Assigned task:
As an exercise in exact copying, transcribe the lines below from the one holding "kingdom: Animalia" through the last, with both ends included and pictures left out.

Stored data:
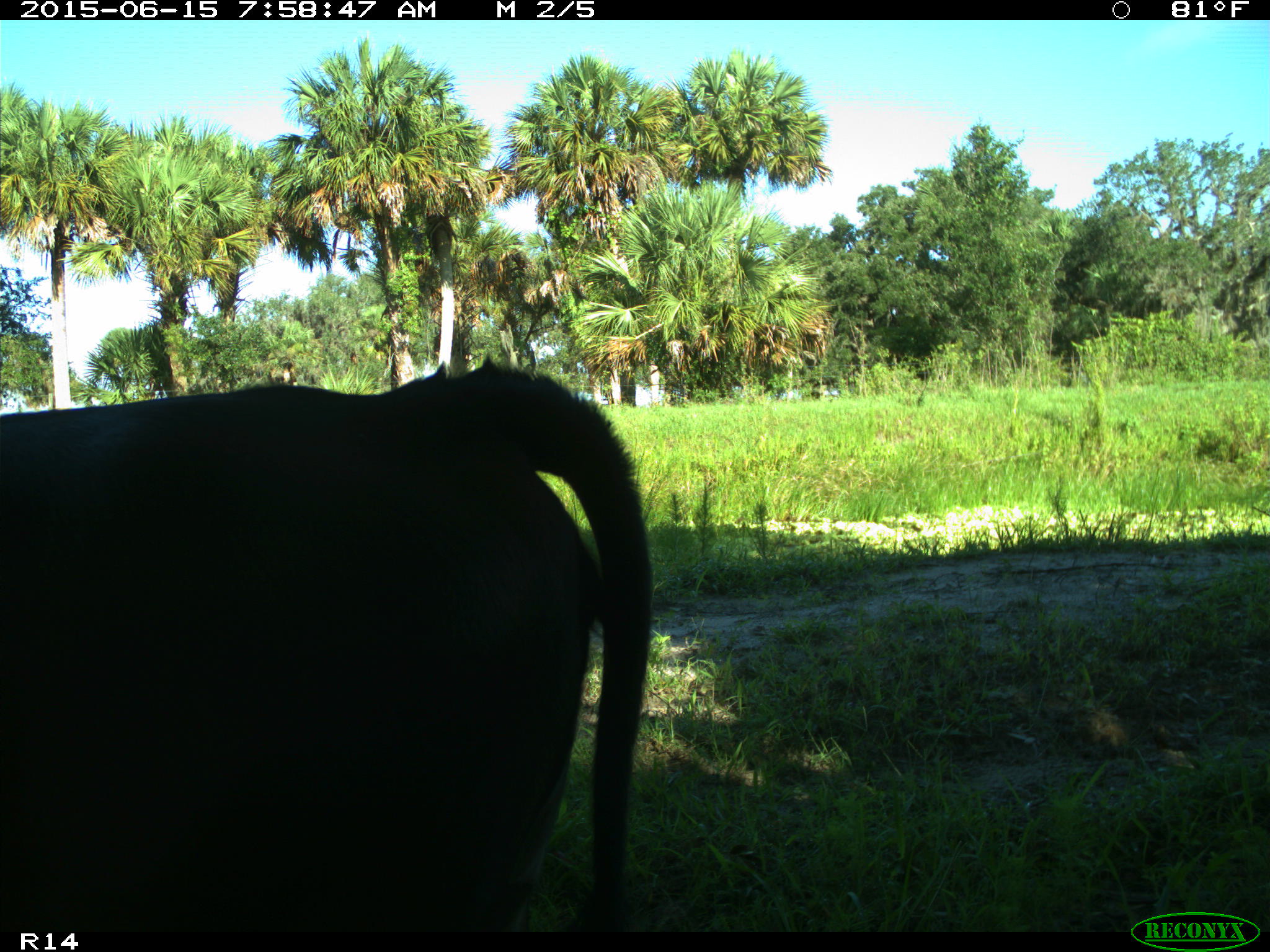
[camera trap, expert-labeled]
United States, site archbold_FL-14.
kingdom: Animalia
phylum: Chordata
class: Mammalia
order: Artiodactyla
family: Bovidae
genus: Bos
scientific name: Bos taurus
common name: domestic cow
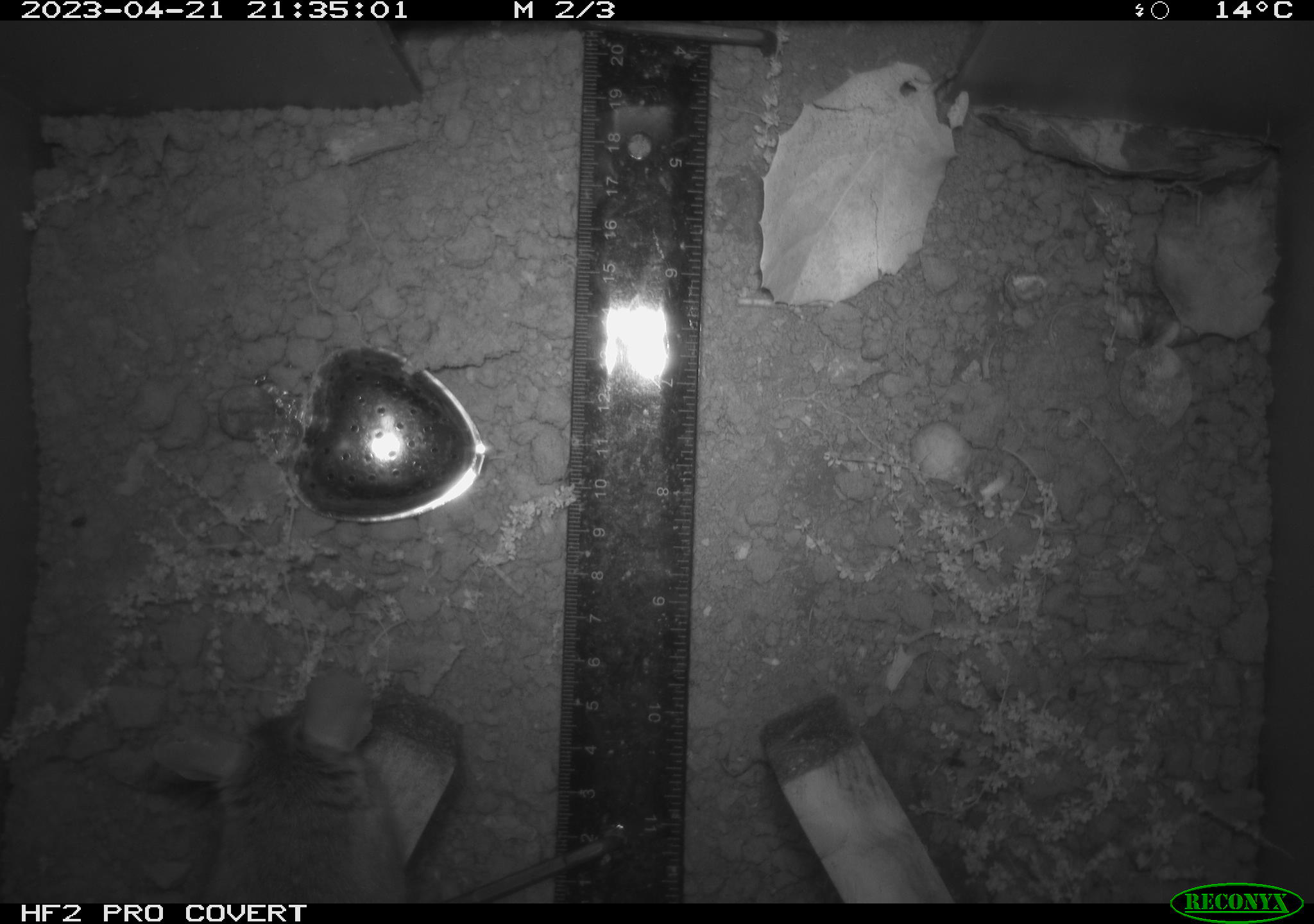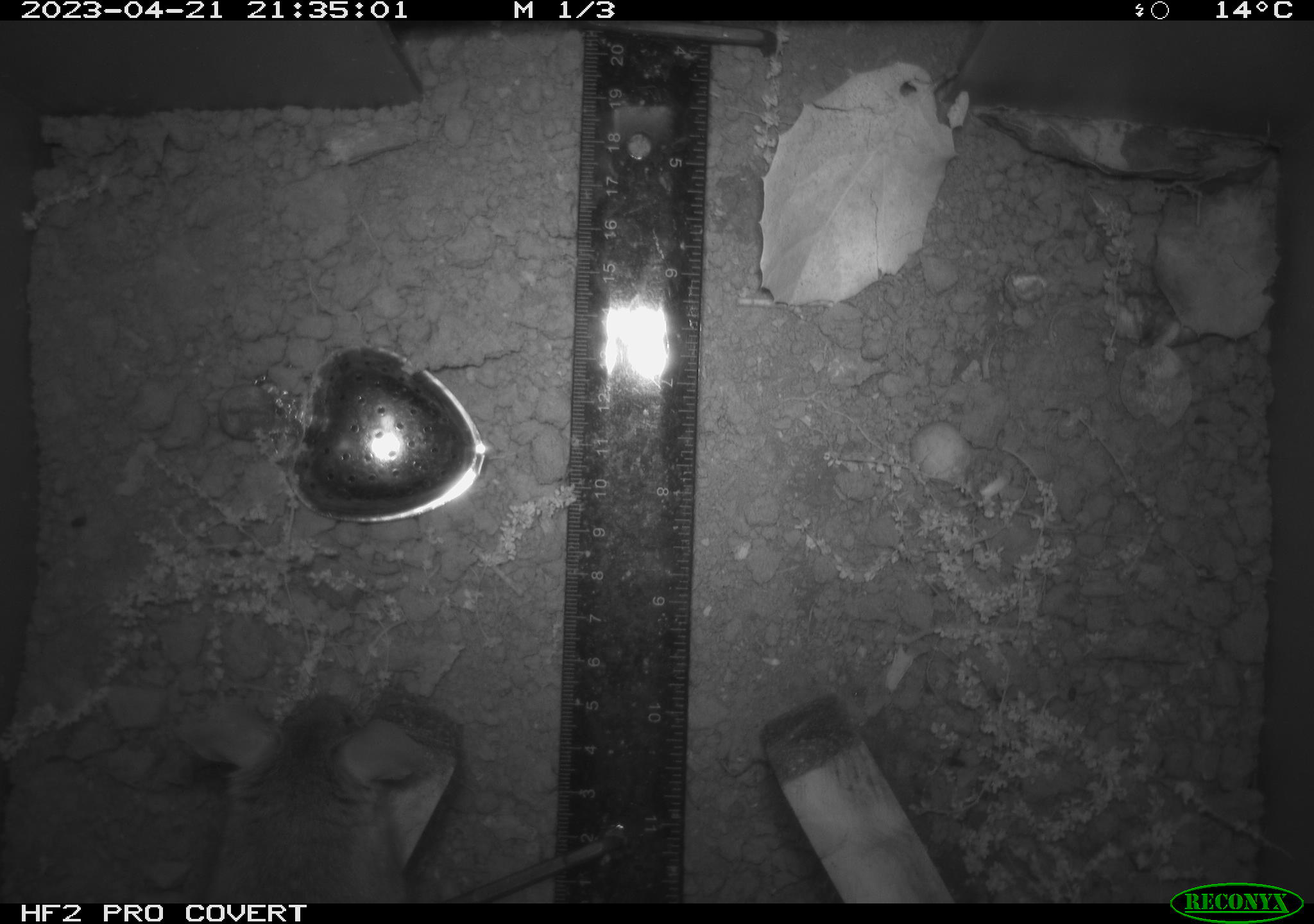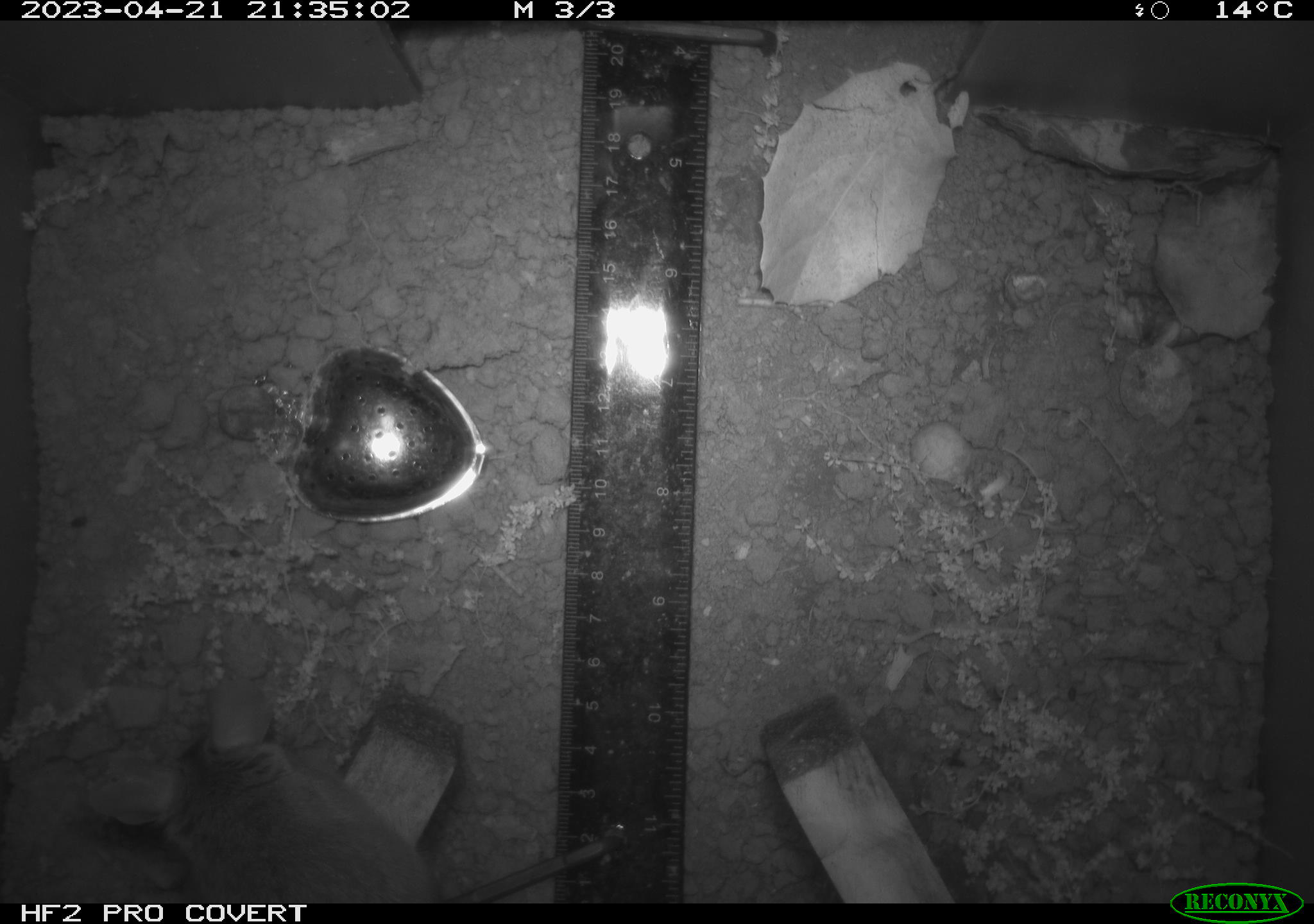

Task response:
kingdom: Animalia
phylum: Chordata
class: Mammalia
order: Artiodactyla
family: Bovidae
genus: Bos
scientific name: Bos taurus
common name: domestic cow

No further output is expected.